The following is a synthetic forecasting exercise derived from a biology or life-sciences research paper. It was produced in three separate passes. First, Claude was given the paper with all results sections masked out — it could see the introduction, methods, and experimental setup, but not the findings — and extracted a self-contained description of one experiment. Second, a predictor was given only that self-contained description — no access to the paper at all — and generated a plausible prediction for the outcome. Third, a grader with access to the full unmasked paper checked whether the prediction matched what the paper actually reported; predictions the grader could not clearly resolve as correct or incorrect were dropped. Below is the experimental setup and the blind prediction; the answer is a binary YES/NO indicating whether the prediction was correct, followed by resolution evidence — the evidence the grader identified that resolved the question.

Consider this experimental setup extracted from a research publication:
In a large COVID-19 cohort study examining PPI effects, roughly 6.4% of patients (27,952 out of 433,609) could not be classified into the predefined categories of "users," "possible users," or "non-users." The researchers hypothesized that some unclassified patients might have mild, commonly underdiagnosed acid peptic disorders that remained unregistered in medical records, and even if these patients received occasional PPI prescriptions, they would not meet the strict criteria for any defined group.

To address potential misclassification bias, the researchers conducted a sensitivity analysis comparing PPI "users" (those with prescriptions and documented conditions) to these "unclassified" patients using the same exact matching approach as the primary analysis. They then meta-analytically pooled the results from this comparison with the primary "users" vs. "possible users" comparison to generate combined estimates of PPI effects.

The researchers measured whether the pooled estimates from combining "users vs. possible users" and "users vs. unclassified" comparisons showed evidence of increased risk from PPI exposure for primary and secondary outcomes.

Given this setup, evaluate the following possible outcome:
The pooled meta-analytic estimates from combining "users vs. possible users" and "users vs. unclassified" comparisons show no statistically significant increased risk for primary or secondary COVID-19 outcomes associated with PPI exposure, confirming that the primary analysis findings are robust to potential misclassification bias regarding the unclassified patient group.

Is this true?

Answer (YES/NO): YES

### [Brief]
Copy the stretch of the records above that runs from the line with "To address potential" through the line with "Given this setup, evaluate". Both end lines belong in the copy, and nothing else does.

### [Answer]
To address potential misclassification bias, the researchers conducted a sensitivity analysis comparing PPI "users" (those with prescriptions and documented conditions) to these "unclassified" patients using the same exact matching approach as the primary analysis. They then meta-analytically pooled the results from this comparison with the primary "users" vs. "possible users" comparison to generate combined estimates of PPI effects.

The researchers measured whether the pooled estimates from combining "users vs. possible users" and "users vs. unclassified" comparisons showed evidence of increased risk from PPI exposure for primary and secondary outcomes.

Given this setup, evaluate the following possible outcome:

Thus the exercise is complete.